- _Records from a collection_
**********

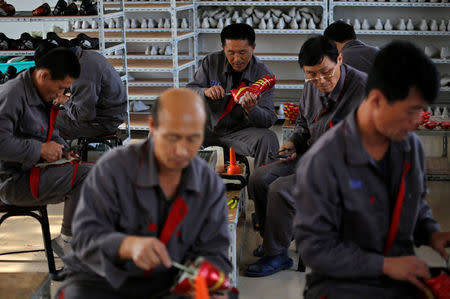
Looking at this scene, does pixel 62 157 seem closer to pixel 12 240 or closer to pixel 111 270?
pixel 12 240

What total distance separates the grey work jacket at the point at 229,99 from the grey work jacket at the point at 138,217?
2.32 m

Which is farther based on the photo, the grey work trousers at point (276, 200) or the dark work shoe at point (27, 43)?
the dark work shoe at point (27, 43)

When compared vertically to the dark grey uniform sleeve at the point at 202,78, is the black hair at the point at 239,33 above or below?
above

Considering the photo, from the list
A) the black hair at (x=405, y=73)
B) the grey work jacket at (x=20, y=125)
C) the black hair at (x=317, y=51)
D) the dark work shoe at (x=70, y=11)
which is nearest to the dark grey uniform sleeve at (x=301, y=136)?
the black hair at (x=317, y=51)

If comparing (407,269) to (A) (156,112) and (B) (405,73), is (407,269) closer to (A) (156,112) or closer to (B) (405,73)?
(B) (405,73)

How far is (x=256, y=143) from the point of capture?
428 centimetres

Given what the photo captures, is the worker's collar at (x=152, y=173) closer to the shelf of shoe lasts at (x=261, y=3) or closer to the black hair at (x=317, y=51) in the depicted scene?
the black hair at (x=317, y=51)

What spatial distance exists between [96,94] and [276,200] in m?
1.91

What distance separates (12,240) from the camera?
416 centimetres

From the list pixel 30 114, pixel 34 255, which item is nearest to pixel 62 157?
pixel 30 114

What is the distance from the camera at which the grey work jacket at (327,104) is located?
3.31 m

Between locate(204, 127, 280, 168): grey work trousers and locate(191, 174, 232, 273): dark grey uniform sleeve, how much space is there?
223cm

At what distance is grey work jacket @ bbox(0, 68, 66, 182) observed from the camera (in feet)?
10.5

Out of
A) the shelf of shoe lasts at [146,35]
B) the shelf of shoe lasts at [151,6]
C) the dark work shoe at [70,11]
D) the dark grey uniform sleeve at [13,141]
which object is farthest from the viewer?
the shelf of shoe lasts at [151,6]
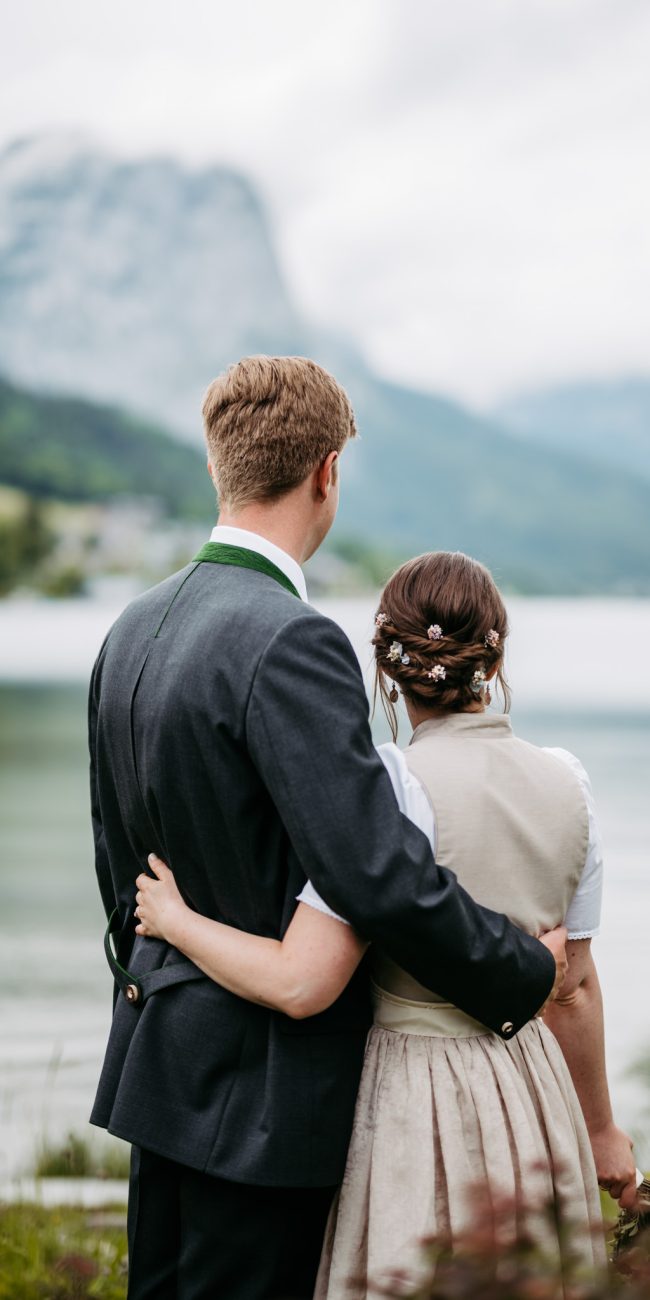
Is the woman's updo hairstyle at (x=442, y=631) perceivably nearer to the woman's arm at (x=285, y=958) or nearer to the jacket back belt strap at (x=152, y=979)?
the woman's arm at (x=285, y=958)

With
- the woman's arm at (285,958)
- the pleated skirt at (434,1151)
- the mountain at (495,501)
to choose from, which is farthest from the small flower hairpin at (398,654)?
the mountain at (495,501)

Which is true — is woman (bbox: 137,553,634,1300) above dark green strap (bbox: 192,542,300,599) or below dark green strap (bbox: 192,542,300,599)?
below

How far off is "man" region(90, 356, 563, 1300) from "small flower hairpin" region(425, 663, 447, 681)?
0.20 m

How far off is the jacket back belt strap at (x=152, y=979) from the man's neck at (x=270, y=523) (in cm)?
55

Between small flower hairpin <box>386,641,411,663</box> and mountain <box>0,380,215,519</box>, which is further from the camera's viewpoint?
mountain <box>0,380,215,519</box>

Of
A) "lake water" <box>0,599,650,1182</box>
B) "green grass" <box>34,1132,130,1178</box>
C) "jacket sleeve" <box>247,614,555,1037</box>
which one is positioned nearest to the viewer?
"jacket sleeve" <box>247,614,555,1037</box>

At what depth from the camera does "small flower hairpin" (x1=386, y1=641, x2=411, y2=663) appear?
177cm

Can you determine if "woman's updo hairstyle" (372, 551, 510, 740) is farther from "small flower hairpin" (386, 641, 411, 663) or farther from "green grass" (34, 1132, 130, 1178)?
"green grass" (34, 1132, 130, 1178)

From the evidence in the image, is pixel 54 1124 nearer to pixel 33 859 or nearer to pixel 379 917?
pixel 379 917

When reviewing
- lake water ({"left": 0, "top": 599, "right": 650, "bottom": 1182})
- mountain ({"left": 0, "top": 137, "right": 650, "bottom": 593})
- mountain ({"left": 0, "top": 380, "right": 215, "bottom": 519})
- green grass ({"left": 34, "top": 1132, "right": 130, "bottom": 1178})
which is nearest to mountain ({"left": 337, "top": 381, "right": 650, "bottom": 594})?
mountain ({"left": 0, "top": 137, "right": 650, "bottom": 593})

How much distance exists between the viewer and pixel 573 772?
177 cm

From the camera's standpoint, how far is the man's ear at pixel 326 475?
1688 mm

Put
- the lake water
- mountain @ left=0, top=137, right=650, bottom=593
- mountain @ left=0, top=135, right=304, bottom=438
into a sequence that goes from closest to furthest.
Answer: the lake water < mountain @ left=0, top=137, right=650, bottom=593 < mountain @ left=0, top=135, right=304, bottom=438

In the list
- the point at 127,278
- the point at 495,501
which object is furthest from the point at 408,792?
the point at 127,278
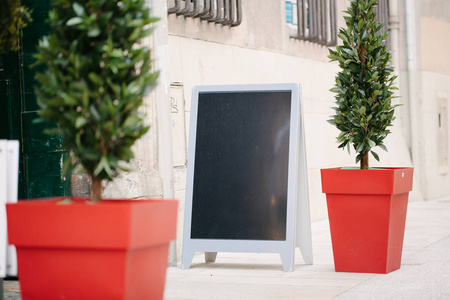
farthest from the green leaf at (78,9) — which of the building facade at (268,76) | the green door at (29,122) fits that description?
the green door at (29,122)

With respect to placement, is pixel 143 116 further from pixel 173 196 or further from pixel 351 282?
pixel 173 196

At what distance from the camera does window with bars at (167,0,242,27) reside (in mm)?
6777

**********

- _Your instructions_
Omitting all images, retype each line of the records precisely.

- _Written solution_
Looking at this scene, does pixel 62 157 seem closer to pixel 12 240 or closer to pixel 111 270?
pixel 12 240

What total distance separates the grey work jacket at the point at 229,99 from the grey work jacket at the point at 138,217?
2.32 m

Which is farther based on the photo, the grey work trousers at point (276, 200) or the dark work shoe at point (27, 43)?
the dark work shoe at point (27, 43)

When compared vertically to the dark grey uniform sleeve at the point at 202,78, is the black hair at the point at 239,33 above or below?
above

Considering the photo, from the list
A) the black hair at (x=405, y=73)
B) the grey work jacket at (x=20, y=125)
C) the black hair at (x=317, y=51)
D) the dark work shoe at (x=70, y=11)
which is nearest to the dark grey uniform sleeve at (x=301, y=136)?
the black hair at (x=317, y=51)

If comparing (407,269) to (A) (156,112) and (B) (405,73), is (407,269) closer to (A) (156,112) or closer to (B) (405,73)?
(B) (405,73)

How far is (x=256, y=143) from the point of capture?
428 centimetres

Given what the photo captures, is the worker's collar at (x=152, y=173) closer to the shelf of shoe lasts at (x=261, y=3) or closer to the black hair at (x=317, y=51) in the depicted scene?
the black hair at (x=317, y=51)

What spatial distance exists between [96,94] and [276,200] in m?
1.91

What distance separates (12,240) from the camera?
416 centimetres

From the list pixel 30 114, pixel 34 255, which item is nearest to pixel 62 157?
pixel 30 114

What is the distance from the camera at which the grey work jacket at (327,104) is located?
3.31 m

Between locate(204, 127, 280, 168): grey work trousers and locate(191, 174, 232, 273): dark grey uniform sleeve, how much space is there?
223cm

At what distance is grey work jacket @ bbox(0, 68, 66, 182) observed from the camera (in feet)?
10.5

Out of
A) the shelf of shoe lasts at [146,35]
B) the shelf of shoe lasts at [151,6]
C) the dark work shoe at [70,11]
D) the dark grey uniform sleeve at [13,141]
which object is farthest from the viewer?
the shelf of shoe lasts at [151,6]
Is the woman's updo hairstyle at (x=442, y=631) perceivably nearer to the woman's arm at (x=285, y=958) or nearer to the jacket back belt strap at (x=152, y=979)?
the woman's arm at (x=285, y=958)

With
- the woman's arm at (285,958)
- the pleated skirt at (434,1151)
- the mountain at (495,501)
to choose from, which is farthest from the small flower hairpin at (398,654)?
the mountain at (495,501)

Which is true — is woman (bbox: 137,553,634,1300) above dark green strap (bbox: 192,542,300,599) or below dark green strap (bbox: 192,542,300,599)?
below

How far off is "man" region(90, 356, 563, 1300) from "small flower hairpin" region(425, 663, 447, 681)?
0.20 m

How far off is the jacket back belt strap at (x=152, y=979) from the man's neck at (x=270, y=523) (in cm)?
55

Between small flower hairpin <box>386,641,411,663</box> and mountain <box>0,380,215,519</box>, which is further from the camera's viewpoint?
mountain <box>0,380,215,519</box>

Of
A) "lake water" <box>0,599,650,1182</box>
B) "green grass" <box>34,1132,130,1178</box>
C) "jacket sleeve" <box>247,614,555,1037</box>
which one is positioned nearest to the viewer?
"jacket sleeve" <box>247,614,555,1037</box>

At what depth from the camera does "small flower hairpin" (x1=386, y1=641, x2=411, y2=663) appear?
177cm

Can you determine if "woman's updo hairstyle" (372, 551, 510, 740) is farther from "small flower hairpin" (386, 641, 411, 663) or farther from "green grass" (34, 1132, 130, 1178)?
"green grass" (34, 1132, 130, 1178)

From the evidence in the image, is pixel 54 1124 nearer to pixel 33 859 or nearer to pixel 379 917?
pixel 379 917

When reviewing
- lake water ({"left": 0, "top": 599, "right": 650, "bottom": 1182})
- mountain ({"left": 0, "top": 137, "right": 650, "bottom": 593})
- mountain ({"left": 0, "top": 380, "right": 215, "bottom": 519})
- green grass ({"left": 34, "top": 1132, "right": 130, "bottom": 1178})
which is nearest to mountain ({"left": 337, "top": 381, "right": 650, "bottom": 594})?
mountain ({"left": 0, "top": 137, "right": 650, "bottom": 593})

How much distance exists between the viewer and pixel 573 772?
177 cm

From the camera's standpoint, how far is the man's ear at pixel 326 475?
1688 mm

Put
- the lake water
- mountain @ left=0, top=137, right=650, bottom=593
- mountain @ left=0, top=135, right=304, bottom=438
into a sequence that goes from closest to furthest.
Answer: the lake water < mountain @ left=0, top=137, right=650, bottom=593 < mountain @ left=0, top=135, right=304, bottom=438

In the list
- the point at 127,278
- the point at 495,501
which object is furthest from the point at 408,792?
the point at 127,278
farthest from the green leaf at (78,9) — which of the building facade at (268,76) | the green door at (29,122) fits that description?
the green door at (29,122)

With respect to placement, is pixel 143 116 further from pixel 173 196 or further from pixel 351 282?
pixel 173 196

At what distance from the camera does window with bars at (167,0,242,27) reside (in mm)?
6777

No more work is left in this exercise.